«Surtout, n’importons pas le conflit israélo-palestinien!» C’est la supplique adressée au bourreau. A ce stade, impossible de revenir en arrière. Il n’y a pas d’échappatoire. Depuis qu'il existe, le conflit israélo-palestinien est là, parmi nous. Lorsque les parties prenantes sont priées de ne pas l'importer, en Suisse ou ailleurs en Europe, c’est pour éviter que la violence en cours là-bas ne se propage ici. Pour le reste, le conflit, ce qui le constitue, est présent sous nos latitudes.

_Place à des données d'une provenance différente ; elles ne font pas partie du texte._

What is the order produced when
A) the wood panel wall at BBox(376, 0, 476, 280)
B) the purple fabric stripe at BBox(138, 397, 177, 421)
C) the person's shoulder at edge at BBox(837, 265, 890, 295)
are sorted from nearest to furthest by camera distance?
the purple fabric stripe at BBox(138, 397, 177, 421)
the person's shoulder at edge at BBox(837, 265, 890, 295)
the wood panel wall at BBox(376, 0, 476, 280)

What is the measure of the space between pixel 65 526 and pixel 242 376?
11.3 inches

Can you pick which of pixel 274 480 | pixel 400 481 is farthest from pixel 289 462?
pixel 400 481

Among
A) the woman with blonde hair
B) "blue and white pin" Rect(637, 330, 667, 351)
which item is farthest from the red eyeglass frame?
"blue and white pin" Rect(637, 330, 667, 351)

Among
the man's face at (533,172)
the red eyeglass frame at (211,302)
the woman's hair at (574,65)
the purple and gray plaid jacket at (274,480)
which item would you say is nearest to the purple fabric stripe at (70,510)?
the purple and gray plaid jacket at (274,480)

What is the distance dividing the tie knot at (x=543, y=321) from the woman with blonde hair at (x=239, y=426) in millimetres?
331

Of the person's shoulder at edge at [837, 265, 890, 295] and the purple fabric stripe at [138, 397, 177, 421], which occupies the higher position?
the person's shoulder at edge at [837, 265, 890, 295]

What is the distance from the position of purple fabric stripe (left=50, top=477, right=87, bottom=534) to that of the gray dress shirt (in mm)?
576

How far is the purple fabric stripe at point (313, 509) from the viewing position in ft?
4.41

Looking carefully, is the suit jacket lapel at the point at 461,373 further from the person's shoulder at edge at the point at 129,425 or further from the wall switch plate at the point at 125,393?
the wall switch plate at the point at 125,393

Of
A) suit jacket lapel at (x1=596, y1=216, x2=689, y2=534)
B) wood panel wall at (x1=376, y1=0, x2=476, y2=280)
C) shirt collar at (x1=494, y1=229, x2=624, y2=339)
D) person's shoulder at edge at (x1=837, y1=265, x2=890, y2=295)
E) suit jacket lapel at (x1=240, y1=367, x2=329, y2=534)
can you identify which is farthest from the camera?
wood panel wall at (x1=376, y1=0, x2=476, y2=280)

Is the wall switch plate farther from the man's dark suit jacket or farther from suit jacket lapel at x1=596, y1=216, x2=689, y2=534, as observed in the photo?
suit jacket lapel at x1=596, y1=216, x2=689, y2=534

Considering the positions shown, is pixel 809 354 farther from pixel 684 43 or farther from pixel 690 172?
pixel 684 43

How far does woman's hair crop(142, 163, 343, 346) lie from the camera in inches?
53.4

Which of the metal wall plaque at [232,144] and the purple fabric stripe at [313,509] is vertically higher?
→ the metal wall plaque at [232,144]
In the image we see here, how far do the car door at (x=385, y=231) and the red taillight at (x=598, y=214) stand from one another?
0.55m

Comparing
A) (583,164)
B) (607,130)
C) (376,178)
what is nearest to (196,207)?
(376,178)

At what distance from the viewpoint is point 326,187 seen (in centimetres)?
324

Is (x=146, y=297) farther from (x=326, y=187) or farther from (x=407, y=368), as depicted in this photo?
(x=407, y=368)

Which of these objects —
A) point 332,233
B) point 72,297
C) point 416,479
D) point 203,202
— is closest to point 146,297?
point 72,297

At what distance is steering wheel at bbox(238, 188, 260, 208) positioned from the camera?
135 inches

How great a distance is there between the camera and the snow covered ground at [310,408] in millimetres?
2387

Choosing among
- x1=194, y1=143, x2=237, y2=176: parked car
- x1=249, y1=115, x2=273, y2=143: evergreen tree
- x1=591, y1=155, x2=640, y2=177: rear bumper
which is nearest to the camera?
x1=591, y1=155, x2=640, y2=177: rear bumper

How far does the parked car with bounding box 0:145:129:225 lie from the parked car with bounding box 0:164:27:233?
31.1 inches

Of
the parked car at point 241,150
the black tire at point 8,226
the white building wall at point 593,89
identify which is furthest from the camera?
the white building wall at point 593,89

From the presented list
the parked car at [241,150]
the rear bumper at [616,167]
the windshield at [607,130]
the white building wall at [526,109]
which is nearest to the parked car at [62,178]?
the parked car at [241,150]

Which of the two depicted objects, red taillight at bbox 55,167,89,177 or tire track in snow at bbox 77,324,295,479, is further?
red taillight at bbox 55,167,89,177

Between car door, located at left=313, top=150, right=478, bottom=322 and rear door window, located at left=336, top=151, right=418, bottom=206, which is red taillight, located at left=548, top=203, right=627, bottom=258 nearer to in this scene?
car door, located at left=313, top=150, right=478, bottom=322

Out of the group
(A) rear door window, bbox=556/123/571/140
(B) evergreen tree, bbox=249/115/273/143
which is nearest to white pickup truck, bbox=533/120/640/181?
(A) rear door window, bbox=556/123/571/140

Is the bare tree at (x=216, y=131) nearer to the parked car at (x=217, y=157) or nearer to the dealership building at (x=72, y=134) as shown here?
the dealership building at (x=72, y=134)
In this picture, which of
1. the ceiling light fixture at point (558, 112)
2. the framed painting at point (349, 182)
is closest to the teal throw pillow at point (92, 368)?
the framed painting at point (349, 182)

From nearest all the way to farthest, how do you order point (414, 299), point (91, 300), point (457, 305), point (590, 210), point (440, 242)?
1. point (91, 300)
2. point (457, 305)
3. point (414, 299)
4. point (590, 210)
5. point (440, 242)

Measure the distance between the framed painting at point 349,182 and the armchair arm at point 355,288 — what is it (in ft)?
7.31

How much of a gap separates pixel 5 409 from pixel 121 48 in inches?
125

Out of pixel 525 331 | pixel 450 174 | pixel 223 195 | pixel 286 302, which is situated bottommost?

Israël, porté sur les fonts baptismaux par le premier congrès sioniste, à Bâle, en 1897, quand les juifs d’Europe de l’Est fuyaient les pogroms et que ceux de l’Ouest voyaient monter l’antisémitisme dans les nationalismes, est à l'origine une affaire européenne.
C’est à partir de 1945, au sortir de la Seconde Guerre mondiale, que s’installe, progressivement, structurellement, en Europe, le conflit israélo-palestinien, dit aussi israélo-arabe. Israël n’aurait peut-être pas vu le jour en 1948, ne serait peut-être pas apparu telle une évidence, s’il n’y avait pas eu la Shoah, nonobstant la présence juive en Palestine sous l'Empire ottoman, qui disparaît en 1923, remplacé dans la zone par le mandat britannique. Israël en réparation du génocide. Israël comme assurance-vie pour les juifs persécutés – contrat non tenu par Netanyahou face aux massacreurs du Hamas.
A l'époque, si l’Occident voit dans la création d’Israël une démarche émancipatrice, progressiste, dirait-on aujourd'hui, les Arabes y voient une entreprise colonisatrice, menée au moment même où s’enclenche, pour eux, l’horloge des indépendances. La Naqba, la catastrophe, l’exil forcé de 700 000 Palestiniens lors de la proclamation de l'Etat hébreu en 1948, est le creuset du traumatisme palestinien.
Mais il n’y a pas que la question coloniale, ou nationale, qui entre en compte dans le refus d’Israël par les Arabes. Dans l’argumentaire, la question religieuse, comme ciment identitaire, vaut pour beaucoup. Avant-guerre, le grand mufti de Jérusalem s’opposa à l’installation de juifs en Palestine. Il se lia à l'Allemagne nazie, c’était un antisémite. Pour lui et pour tant d’autres, l’islam, dernière religion révélée, s’imposait aux monothéismes antérieurs. La Palestine est une terre musulmane, les juifs sont un peuple maudit, point! Cette vision suprémaciste est la clé de voûte des islamistes, hier comme aujourd’hui.
Revenons en Europe. L’immigration – appelons-là musulmane pour aller vite, mais les milieux ouvriers sont en première ligne – porte en elle les luttes anticoloniales. A compter des indépendances dans les pays d’origine, la «libération» de la Palestine, pour les Maghrébins installés en Europe, singulièrement en France, est le prochain combat, prolongement de ceux déjà gagnés. Les indépendances acquises au Maghreb ne sauraient être complètes sans la création d’un Etat palestinien.
Le sionisme lui apparaît comme la forme accomplie et un brin perverse du capitalisme, Israël tentant de donner le change avec ses kibboutz, des villages collectivistes. Israël – les juifs? – se met en travers de la révolution. Du rouge, il arrive que certains passent au brun et inversement.
Dans les années 1970, l’extrême gauche pardonne tout ou presque aux terroristes arabes en guerre contre Israël. En 1972, alors jeune trotskiste, Edwy Plenel, qui écrit sous un pseudonyme dans Rouge, l'hebdomadaire de la Ligue communiste révolutionnaire (LCR), appelle à «défendre inconditionnellement» les militants de l'organisation palestinienne Septembre Noir, qui venait alors d'assassiner onze membres de l'équipe olympique israélienne lors d'une prise d'otage pendant les Jeux Olympiques de Munich. En 2018, répondant au quotidien Libération, le cofondateur du site Mediapart assurait que ce texte, «écrit il y a plus de 45 ans, dans un contexte tout autre et alors que j'avais 20 ans, exprime une position que je récuse fermement aujourd'hui». Dont acte.
Alors non, on n’importe pas le conflit israélo-palestinien. Une partie de sa matrice est en Europe. Mais alors qu’il semble se radicaliser comme jamais, il donne aussi l’impression d'être en phase de décomposition, où tout devient permis. Alors oui, gardons-nous d'en importer la violence.